One of the remarkable things about this effort, as reported in the Times article, is the claim that it’s an attempt to define gender “on a biological basis that is clear, grounded in science, objective and administrable.”

Setting aside the confusion here between gender (a social construct) and sex (a biological category), it’s important to recognize that the notion of sex at work in this effort is anything but “grounded in science.”

For an engaging and fascinating look at how complicated the science actually is, have a listen to Gonads, a series produced by RadioLab from National Public Radio.
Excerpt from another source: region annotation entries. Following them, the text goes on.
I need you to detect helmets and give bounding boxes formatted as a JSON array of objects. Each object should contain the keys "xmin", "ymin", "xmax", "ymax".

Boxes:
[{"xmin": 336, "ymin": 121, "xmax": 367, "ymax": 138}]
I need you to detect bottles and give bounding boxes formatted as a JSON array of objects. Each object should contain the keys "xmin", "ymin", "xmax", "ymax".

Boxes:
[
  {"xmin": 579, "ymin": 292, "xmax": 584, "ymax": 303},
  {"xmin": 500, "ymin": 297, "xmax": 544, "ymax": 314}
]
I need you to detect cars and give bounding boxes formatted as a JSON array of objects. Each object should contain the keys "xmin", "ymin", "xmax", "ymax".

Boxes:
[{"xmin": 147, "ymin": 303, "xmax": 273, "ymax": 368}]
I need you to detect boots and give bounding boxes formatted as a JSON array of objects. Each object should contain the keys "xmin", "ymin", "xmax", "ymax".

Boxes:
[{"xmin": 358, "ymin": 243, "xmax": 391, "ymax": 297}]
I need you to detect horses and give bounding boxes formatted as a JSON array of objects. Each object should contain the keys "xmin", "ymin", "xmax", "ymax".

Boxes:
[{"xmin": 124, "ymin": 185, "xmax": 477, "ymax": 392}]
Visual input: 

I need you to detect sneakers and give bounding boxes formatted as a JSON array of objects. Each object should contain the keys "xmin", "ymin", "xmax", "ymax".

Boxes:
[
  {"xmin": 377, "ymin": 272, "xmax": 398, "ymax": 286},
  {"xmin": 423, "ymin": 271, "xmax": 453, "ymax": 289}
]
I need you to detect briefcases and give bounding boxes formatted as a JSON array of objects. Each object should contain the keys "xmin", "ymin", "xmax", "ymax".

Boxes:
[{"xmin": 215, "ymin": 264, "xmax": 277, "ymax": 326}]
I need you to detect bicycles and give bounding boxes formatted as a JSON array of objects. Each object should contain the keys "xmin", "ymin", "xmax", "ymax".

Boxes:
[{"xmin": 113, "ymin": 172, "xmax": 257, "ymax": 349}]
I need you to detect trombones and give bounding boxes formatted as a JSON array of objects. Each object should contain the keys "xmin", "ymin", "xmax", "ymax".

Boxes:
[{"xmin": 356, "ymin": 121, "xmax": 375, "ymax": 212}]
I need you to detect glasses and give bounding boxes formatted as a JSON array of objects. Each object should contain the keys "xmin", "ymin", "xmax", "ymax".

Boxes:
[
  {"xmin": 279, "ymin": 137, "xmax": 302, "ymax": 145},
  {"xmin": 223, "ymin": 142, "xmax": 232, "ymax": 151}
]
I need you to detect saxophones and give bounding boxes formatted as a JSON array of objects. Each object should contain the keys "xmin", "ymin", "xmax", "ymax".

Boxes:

Or, if you only have time to listen to one episode in the series, make it the one below.

As the teaser on the episode website points out, “A lot of us understand biological sex with a pretty fateful underpinning: if you’re born with XX chromosomes, you’re female; if you’re born with XY chromosomes, you’re male. But it turns out, our relationship to the opposite sex is more complicated than we think.” The lead reporter on the episode, Molly Webster, discovers another Molly who exists “in a parallel universe” — or, to borrow Lewis Carroll’s language, on the other side of the biological looking-glass.